LA FALSA PAZ ANTE NUESTROS OJOS

“Cuando digan: Paz y seguridad, entonces vendrá sobre ellos destrucción repentina”
1 Tesalonicenses 5:3
La humanidad no está esperando las señales proféticas; las está viviendo. En nombre de la paz, la unidad y la seguridad global, se promueven consensos que no nacen del arrepentimiento ni de la obediencia a Dios, sino de acuerdos humanos que silencian la verdad.
Jesucristo advirtió que Su paz no es como la que ofrece el mundo (Juan 14:27). Mientras la paz divina transforma el corazón, la paz terrenal anestesia la conciencia y normaliza el pecado bajo el disfraz del bien común.

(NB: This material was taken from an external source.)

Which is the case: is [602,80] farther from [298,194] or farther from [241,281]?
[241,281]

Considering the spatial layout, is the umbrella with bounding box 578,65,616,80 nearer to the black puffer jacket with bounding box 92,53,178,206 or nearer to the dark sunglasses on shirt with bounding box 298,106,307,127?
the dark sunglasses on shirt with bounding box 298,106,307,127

Hoy se insiste en una unidad sin doctrina, donde toda verdad es negociable para evitar divisiones. Sin embargo, la Escritura es clara: no hay verdadera comunión sin acuerdo con la verdad (Amós 3:3). La unidad que sacrifica principios no edifica, confunde.
Las profecías de Daniel y Apocalipsis alertaron sobre cambios en la ley, en la moral y en la adoración, introducidos no por imposición inicial, sino por conveniencia social. Ese proceso ya es visible: lo incorrecto se redefine como necesario y lo cuestionable como progreso.
El mayor peligro no es la oposición abierta, sino un pueblo distraído. Biblia en mano, pero sin discernimiento; señales claras, pero indiferencia espiritual. Tal como en los días de Noé, el mundo no será sorprendido por falta de advertencia, sino por rechazo del mensaje (Mateo 24:38–39).
Aun así, Dios preserva un remanente fiel, definido por la obediencia y la fe en Jesucristo (Apocalipsis 14:12). No es tiempo de neutralidad. La falsa paz avanza y el llamado sigue vigente: velar, orar y permanecer firmes, porque la verdadera paz no se decreta en la tierra, se establece en el corazón rendido a Dios.